However, Dolly was quick to understand and caught his hands again, exclaiming:
“You’re to have your vacation on our Water Lily! I see, I see! Goody! Aunt Betty, isn’t that fine? Next to Molly darling I’d rather have you.”
Everybody laughed at this frank statement, even Dolly herself; yet promptly adding the name of Melvin Cook to her list of passengers. Then as he walked forward over the plank to where Jim Barlow smilingly awaited him, carrying his small suit-case—his only luggage, she called after him:
“I hope you brought your bugle! Then we can have ‘bells’ for time, as on the steamer!”
He nodded over his shoulder and Dorothy strained her eyes toward the next car approaching over the street line, while Mrs. Calvert asked:
“For whom are we still waiting, child? Why don’t we go aboard and start?”
“For dear old Cap’n Jack! He’s coming now, this minute.”
All eyes followed hers and beheld an old man approaching. Even at that distance his wrinkled face was so shining with happiness and good nature that they smiled too.
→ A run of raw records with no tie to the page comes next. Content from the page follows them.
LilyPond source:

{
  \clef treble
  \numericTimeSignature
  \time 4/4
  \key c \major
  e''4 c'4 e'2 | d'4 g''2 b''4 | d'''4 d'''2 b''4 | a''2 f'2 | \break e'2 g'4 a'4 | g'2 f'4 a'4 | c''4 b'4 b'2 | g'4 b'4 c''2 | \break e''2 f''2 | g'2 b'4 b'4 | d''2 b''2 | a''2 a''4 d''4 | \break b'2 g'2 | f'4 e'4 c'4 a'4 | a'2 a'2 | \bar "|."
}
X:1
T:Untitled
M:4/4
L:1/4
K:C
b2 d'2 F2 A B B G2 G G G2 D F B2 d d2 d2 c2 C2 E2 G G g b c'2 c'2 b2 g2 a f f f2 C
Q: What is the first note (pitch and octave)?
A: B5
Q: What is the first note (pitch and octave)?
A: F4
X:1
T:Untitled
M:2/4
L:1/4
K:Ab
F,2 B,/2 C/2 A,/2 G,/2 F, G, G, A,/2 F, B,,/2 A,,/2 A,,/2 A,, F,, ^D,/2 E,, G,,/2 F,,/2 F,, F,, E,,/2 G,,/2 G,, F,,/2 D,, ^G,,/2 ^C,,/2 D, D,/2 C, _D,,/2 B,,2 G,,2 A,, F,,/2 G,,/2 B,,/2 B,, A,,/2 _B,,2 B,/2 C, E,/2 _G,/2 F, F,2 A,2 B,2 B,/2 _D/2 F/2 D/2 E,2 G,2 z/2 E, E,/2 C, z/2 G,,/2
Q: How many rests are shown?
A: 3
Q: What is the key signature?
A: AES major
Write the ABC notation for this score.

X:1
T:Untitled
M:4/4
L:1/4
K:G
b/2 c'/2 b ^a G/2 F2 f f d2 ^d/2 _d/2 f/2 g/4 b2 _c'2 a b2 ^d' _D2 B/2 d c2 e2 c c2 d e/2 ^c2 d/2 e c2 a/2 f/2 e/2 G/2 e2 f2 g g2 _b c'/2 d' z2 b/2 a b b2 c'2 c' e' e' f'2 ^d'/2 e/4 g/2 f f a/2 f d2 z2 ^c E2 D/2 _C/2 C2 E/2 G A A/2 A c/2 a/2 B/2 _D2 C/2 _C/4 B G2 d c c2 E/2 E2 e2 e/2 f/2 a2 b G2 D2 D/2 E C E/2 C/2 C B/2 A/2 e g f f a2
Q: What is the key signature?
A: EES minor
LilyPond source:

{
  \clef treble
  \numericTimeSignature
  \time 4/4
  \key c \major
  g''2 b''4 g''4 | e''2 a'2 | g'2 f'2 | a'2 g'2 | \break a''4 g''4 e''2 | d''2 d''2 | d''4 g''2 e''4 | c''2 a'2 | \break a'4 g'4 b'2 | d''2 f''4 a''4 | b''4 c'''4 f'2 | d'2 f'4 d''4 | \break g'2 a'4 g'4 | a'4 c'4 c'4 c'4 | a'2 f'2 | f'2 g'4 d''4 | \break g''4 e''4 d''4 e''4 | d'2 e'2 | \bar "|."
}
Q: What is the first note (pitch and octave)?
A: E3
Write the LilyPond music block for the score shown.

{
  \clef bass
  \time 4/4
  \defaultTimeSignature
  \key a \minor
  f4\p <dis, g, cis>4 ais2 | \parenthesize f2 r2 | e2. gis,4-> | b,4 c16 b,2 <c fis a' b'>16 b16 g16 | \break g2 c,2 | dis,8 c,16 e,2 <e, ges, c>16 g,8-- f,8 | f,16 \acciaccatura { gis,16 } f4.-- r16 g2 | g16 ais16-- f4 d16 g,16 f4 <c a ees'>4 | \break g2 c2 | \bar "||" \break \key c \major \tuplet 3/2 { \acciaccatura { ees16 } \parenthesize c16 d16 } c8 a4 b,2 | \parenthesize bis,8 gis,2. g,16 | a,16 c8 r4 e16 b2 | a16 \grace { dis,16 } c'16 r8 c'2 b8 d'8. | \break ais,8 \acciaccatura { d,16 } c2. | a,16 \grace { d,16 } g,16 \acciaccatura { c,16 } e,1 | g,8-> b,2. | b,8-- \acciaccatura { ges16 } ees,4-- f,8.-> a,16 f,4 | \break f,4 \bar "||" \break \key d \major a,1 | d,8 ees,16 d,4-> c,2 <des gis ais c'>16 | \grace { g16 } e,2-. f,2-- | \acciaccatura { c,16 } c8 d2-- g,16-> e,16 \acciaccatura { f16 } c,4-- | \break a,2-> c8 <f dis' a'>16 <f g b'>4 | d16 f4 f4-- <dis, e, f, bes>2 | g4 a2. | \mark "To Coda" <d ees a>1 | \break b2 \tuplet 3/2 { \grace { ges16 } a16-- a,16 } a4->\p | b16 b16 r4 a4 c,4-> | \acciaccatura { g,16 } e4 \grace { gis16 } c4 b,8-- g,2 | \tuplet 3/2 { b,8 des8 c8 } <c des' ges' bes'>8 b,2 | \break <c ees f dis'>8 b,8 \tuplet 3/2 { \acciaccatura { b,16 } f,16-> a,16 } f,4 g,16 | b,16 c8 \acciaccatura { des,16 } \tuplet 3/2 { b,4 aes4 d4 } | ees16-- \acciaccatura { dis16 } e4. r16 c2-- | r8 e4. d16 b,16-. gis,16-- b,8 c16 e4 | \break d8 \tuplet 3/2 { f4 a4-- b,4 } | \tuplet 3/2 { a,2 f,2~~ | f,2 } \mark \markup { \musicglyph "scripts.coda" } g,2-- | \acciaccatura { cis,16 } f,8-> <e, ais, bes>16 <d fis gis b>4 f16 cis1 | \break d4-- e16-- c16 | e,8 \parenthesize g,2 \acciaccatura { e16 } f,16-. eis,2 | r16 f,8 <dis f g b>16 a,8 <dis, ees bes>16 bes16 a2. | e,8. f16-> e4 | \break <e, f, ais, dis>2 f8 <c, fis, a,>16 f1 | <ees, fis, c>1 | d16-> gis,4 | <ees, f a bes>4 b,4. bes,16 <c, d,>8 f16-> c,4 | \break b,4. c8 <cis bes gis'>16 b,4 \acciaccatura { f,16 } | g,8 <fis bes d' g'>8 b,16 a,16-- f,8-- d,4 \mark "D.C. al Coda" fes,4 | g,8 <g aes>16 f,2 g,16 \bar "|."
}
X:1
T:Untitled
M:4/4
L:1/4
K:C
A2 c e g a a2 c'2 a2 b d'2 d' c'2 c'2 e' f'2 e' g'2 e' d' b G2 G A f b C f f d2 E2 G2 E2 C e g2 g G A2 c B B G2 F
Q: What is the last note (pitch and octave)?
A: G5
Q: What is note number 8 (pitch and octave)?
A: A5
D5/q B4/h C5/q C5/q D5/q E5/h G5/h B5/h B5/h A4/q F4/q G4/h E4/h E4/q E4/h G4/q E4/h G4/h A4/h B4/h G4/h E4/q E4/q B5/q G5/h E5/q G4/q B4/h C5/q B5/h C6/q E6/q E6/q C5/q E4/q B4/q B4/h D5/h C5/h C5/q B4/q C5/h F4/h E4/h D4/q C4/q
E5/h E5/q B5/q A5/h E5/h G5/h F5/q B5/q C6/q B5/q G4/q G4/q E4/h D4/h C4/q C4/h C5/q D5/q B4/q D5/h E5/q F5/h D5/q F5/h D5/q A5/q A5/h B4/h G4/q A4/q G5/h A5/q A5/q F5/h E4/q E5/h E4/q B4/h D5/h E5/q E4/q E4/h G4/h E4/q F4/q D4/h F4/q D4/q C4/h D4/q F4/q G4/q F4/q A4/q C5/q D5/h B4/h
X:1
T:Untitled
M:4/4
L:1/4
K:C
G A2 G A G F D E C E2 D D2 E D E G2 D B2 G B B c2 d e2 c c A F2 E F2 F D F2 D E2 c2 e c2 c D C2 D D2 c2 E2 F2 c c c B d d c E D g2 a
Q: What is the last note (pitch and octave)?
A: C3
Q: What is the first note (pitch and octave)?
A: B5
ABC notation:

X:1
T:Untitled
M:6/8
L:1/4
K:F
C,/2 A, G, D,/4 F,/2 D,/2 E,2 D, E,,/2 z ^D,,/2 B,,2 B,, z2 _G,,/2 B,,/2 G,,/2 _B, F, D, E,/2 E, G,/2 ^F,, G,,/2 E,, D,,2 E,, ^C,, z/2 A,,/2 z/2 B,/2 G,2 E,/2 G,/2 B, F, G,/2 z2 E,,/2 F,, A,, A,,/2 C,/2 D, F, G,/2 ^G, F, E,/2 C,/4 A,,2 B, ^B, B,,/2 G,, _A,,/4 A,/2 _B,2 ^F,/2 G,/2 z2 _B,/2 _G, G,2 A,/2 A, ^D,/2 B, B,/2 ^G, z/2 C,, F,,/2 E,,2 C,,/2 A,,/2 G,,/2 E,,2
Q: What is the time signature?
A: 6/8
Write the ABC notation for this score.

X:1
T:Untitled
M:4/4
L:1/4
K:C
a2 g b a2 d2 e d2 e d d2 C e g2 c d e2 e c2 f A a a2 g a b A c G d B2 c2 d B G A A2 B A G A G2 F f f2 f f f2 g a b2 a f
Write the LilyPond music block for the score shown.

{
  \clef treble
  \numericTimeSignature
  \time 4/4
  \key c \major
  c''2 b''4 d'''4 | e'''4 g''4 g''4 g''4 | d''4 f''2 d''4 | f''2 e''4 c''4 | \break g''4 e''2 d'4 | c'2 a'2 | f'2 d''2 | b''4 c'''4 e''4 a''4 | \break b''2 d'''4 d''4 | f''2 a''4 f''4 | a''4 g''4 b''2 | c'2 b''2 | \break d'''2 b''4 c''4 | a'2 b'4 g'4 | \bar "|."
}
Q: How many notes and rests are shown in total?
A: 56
He wore a very faded blue uniform made dazzlingly bright by scores of very new brass buttons. His white hair and beard had been closely trimmed, and the discarded cap of a street-car conductor crowned his proudly held head. The cap was adorned in rather shaky letters of gilt: “Water Lily. Skipper.”
Though he limped upon crutches he gave these supports an airy flourish between steps, as if he scarcely needed them but carried them for ornaments. Nobody knew him, except Dorothy; not even Ephraim recognizing in this almost dapper stranger the ragged vagrant he had once seen on a street car.